• **WRITTEN EXERCISE**
Rewrite the lines below with every "rocky hillside" changed to "rocky slope" and nothing else altered.
─── ENTRIES PROVIDED ───
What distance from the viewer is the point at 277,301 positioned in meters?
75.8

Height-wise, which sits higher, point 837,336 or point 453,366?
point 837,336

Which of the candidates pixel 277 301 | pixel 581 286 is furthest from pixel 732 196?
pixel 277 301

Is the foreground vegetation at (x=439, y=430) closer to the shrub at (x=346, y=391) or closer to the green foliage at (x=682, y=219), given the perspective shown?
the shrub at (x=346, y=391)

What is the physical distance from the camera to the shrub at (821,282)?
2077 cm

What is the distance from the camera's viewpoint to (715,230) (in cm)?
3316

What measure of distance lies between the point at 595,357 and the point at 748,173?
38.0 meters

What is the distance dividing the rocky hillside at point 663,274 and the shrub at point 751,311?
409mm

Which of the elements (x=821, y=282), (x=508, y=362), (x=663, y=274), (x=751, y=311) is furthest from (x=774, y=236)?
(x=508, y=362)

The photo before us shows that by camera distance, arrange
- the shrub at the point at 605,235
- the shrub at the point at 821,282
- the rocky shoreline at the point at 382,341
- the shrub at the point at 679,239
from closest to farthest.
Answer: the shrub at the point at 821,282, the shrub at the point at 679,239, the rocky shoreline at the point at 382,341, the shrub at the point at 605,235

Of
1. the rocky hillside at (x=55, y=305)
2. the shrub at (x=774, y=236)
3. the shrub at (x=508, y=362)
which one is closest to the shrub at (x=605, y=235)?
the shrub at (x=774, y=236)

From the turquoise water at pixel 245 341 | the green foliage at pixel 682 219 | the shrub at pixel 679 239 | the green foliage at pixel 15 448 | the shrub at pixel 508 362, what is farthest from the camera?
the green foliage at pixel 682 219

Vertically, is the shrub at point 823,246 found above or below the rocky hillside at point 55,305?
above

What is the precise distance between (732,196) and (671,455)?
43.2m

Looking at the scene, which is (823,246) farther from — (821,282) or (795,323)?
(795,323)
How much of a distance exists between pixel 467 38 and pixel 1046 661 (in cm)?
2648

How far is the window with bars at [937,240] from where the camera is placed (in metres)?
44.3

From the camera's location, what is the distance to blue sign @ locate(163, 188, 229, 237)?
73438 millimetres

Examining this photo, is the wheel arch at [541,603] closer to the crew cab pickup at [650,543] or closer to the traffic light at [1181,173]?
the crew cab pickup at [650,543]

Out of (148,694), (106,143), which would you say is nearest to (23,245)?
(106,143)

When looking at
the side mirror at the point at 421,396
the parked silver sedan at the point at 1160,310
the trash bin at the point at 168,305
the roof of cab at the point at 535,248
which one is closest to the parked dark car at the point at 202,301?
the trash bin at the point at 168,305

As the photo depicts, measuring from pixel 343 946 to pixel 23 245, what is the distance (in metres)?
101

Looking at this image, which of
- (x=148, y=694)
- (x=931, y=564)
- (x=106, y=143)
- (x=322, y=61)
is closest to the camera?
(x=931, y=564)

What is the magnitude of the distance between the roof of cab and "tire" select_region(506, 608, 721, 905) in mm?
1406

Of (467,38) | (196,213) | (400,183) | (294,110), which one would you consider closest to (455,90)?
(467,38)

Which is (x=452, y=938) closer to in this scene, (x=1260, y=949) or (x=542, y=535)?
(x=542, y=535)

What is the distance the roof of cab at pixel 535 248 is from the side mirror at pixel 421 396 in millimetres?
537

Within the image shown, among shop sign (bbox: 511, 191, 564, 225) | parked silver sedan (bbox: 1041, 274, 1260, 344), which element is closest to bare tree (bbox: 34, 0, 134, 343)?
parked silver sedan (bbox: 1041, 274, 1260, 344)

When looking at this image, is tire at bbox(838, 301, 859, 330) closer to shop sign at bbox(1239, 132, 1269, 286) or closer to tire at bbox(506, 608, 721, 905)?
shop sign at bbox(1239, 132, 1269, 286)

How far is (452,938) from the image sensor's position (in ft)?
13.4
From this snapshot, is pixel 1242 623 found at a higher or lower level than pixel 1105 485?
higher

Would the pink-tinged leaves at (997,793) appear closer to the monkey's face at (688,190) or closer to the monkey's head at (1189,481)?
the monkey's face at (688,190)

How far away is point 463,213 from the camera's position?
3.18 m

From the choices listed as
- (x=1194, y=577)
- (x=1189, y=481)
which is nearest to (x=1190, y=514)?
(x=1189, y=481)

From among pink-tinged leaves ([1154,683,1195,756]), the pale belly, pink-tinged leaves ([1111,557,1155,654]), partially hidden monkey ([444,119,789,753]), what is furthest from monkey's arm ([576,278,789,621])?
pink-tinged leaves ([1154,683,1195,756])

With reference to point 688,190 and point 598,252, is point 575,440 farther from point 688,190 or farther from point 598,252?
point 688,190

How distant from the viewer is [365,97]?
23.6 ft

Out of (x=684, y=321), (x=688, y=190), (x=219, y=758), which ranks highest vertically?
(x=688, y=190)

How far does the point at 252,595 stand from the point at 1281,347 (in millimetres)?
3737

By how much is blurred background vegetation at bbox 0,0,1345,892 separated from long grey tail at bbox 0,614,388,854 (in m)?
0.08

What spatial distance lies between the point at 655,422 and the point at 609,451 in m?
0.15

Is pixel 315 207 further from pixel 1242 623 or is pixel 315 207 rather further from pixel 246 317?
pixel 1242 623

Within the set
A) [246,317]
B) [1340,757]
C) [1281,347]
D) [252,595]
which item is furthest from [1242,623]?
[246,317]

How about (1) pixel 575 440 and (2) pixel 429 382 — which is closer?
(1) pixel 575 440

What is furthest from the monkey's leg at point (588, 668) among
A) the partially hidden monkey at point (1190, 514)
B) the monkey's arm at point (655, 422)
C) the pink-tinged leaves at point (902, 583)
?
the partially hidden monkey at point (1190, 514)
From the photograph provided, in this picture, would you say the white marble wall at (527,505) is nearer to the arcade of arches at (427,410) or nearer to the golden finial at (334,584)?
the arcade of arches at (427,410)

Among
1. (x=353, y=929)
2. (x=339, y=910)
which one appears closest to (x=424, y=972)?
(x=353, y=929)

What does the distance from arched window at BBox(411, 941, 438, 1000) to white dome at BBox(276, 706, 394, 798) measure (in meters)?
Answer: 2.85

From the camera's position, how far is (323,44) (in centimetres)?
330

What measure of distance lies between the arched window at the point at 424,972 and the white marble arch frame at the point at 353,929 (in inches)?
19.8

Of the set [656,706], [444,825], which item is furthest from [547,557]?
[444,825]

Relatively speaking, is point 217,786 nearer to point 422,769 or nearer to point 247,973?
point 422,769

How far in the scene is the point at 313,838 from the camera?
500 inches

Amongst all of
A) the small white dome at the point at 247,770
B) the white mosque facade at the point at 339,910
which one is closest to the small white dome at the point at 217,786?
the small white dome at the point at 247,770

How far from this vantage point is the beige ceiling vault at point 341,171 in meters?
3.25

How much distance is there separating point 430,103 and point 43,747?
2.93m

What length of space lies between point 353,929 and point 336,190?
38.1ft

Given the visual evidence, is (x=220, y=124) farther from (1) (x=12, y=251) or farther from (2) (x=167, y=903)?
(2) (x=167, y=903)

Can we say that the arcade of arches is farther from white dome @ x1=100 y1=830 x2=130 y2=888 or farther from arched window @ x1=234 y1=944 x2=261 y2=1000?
───
• **TASK ANSWER**
What distance from the viewer is the point at 277,301 positioned in meters?
75.8

Height-wise, which sits higher, point 837,336 or point 453,366?
point 837,336

Which of the candidates pixel 277 301 | pixel 581 286 is furthest from pixel 732 196?
pixel 277 301

Is the foreground vegetation at (x=439, y=430) closer to the shrub at (x=346, y=391) or closer to the green foliage at (x=682, y=219), given the perspective shown?
the shrub at (x=346, y=391)

What is the physical distance from the camera to the shrub at (821,282)?
2077 cm

What is the distance from the camera's viewpoint to (715,230) (in cm)?
3316

What measure of distance lies between the point at 595,357 and the point at 748,173?
38.0 meters

What is the distance dividing the rocky slope at point 663,274 and the shrub at point 751,311?
409mm

Which of the elements (x=821, y=282), (x=508, y=362), (x=663, y=274), (x=751, y=311) is furthest from (x=774, y=236)?
(x=508, y=362)

The photo before us shows that by camera distance, arrange
- the shrub at the point at 605,235
- the shrub at the point at 821,282
- the rocky shoreline at the point at 382,341
- the shrub at the point at 679,239
from closest to farthest.
Answer: the shrub at the point at 821,282, the shrub at the point at 679,239, the rocky shoreline at the point at 382,341, the shrub at the point at 605,235

Of
1. the rocky slope at (x=55, y=305)
2. the shrub at (x=774, y=236)
3. the shrub at (x=508, y=362)
which one is closest to the shrub at (x=605, y=235)?
the shrub at (x=774, y=236)

From the turquoise water at pixel 245 341 | the green foliage at pixel 682 219 | the shrub at pixel 679 239 | the green foliage at pixel 15 448 | the shrub at pixel 508 362, what is farthest from the camera?
the green foliage at pixel 682 219

Vertically, is the shrub at point 823,246 found above or below the rocky slope at point 55,305?
above

What is the precise distance between (732,196) and (671,455)?
43.2m

Looking at the scene, which is (823,246) farther from — (821,282) or (795,323)?
(795,323)
How much of a distance exists between pixel 467 38 and pixel 1046 661 (in cm)?
2648

How far is the window with bars at [937,240] from where the camera is placed (in metres)?
44.3

From the camera's location, what is the distance to blue sign @ locate(163, 188, 229, 237)?
73438 millimetres

Examining this photo, is the wheel arch at [541,603] closer to the crew cab pickup at [650,543] or closer to the traffic light at [1181,173]?
the crew cab pickup at [650,543]

Out of (148,694), (106,143), which would you say is nearest to (23,245)?
(106,143)

When looking at
the side mirror at the point at 421,396
the parked silver sedan at the point at 1160,310
the trash bin at the point at 168,305
the roof of cab at the point at 535,248
which one is closest to the parked dark car at the point at 202,301?
the trash bin at the point at 168,305

As the photo depicts, measuring from pixel 343 946 to pixel 23 245, what is the distance (in metres)?
101

Looking at this image, which of
- (x=148, y=694)
- (x=931, y=564)
- (x=106, y=143)
- (x=322, y=61)
is closest to the camera?
(x=931, y=564)

What is the magnitude of the distance between the roof of cab and "tire" select_region(506, 608, 721, 905) in mm?
1406

Of (467,38) | (196,213) | (400,183) | (294,110), which one would you consider closest to (455,90)?
(467,38)

Which is (x=452, y=938) closer to in this scene, (x=1260, y=949) or (x=542, y=535)?
(x=542, y=535)

What is the distance the roof of cab at pixel 535 248 is from the side mirror at pixel 421 396 in millimetres?
537

Within the image shown, among shop sign (bbox: 511, 191, 564, 225) | parked silver sedan (bbox: 1041, 274, 1260, 344), which element is closest to bare tree (bbox: 34, 0, 134, 343)?
parked silver sedan (bbox: 1041, 274, 1260, 344)

When looking at this image, is tire at bbox(838, 301, 859, 330) closer to shop sign at bbox(1239, 132, 1269, 286) or closer to tire at bbox(506, 608, 721, 905)?
shop sign at bbox(1239, 132, 1269, 286)

How far is (452,938) from the image sensor's position (in ft)?
13.4
From this snapshot, is pixel 1242 623 found at a higher or lower level than pixel 1105 485?
higher

Would the pink-tinged leaves at (997,793) appear closer to the monkey's face at (688,190) or closer to the monkey's head at (1189,481)?
the monkey's face at (688,190)

How far away is point 463,213 from the camera's position?
3.18 m

From the choices listed as
- (x=1194, y=577)
- (x=1189, y=481)
which is nearest to (x=1190, y=514)?
(x=1189, y=481)

From among pink-tinged leaves ([1154,683,1195,756]), the pale belly, pink-tinged leaves ([1111,557,1155,654]), partially hidden monkey ([444,119,789,753]), what is furthest from monkey's arm ([576,278,789,621])?
pink-tinged leaves ([1154,683,1195,756])

With reference to point 688,190 and point 598,252, is point 575,440 farther from point 688,190 or farther from point 598,252?
point 688,190

How distant from the viewer is [365,97]?
23.6 ft

Out of (x=684, y=321), (x=688, y=190), (x=219, y=758), which ranks highest vertically?
(x=688, y=190)

How far does the point at 252,595 stand from the point at 1281,347 (in millimetres)?
3737

By how much is blurred background vegetation at bbox 0,0,1345,892 separated from long grey tail at bbox 0,614,388,854 (in m)?
0.08

What spatial distance lies between the point at 655,422 and the point at 609,451 in m?
0.15

Is pixel 315 207 further from pixel 1242 623 or is pixel 315 207 rather further from pixel 246 317?
pixel 1242 623

Within the set
A) [246,317]
B) [1340,757]
C) [1281,347]
D) [252,595]
which item is furthest from [1242,623]?
[246,317]

How about (1) pixel 575 440 and (2) pixel 429 382 — which is closer?
(1) pixel 575 440

What is furthest from the monkey's leg at point (588, 668) among
A) the partially hidden monkey at point (1190, 514)
B) the monkey's arm at point (655, 422)
C) the pink-tinged leaves at point (902, 583)
?
the partially hidden monkey at point (1190, 514)
From the photograph provided, in this picture, would you say the white marble wall at (527,505) is nearer to the arcade of arches at (427,410) or nearer to the golden finial at (334,584)?
the arcade of arches at (427,410)

Among
1. (x=353, y=929)
2. (x=339, y=910)
which one appears closest to (x=424, y=972)?
(x=353, y=929)

What does the distance from arched window at BBox(411, 941, 438, 1000) to white dome at BBox(276, 706, 394, 798) measure (in meters)?
Answer: 2.85

From the camera's position, how far is (323,44) (in centimetres)?
330

What measure of distance lies between the arched window at the point at 424,972 and the white marble arch frame at the point at 353,929 (in inches)?
19.8

Of the set [656,706], [444,825], which item is furthest from [547,557]?
[444,825]

Relatively speaking, is point 217,786 nearer to point 422,769 or nearer to point 247,973?
point 422,769

How far in the scene is the point at 313,838 from the camera?
500 inches

Amongst all of
A) the small white dome at the point at 247,770
B) the white mosque facade at the point at 339,910
which one is closest to the small white dome at the point at 217,786?
the small white dome at the point at 247,770

How far from this vantage point is the beige ceiling vault at point 341,171 in meters?
3.25

How much distance is there separating point 430,103 and point 43,747?
2.93m

What length of space lies between point 353,929 and point 336,190?
38.1ft

Given the visual evidence, is (x=220, y=124) farther from (1) (x=12, y=251) or farther from (2) (x=167, y=903)?
(2) (x=167, y=903)

Can we say that the arcade of arches is farther from white dome @ x1=100 y1=830 x2=130 y2=888 or farther from arched window @ x1=234 y1=944 x2=261 y2=1000?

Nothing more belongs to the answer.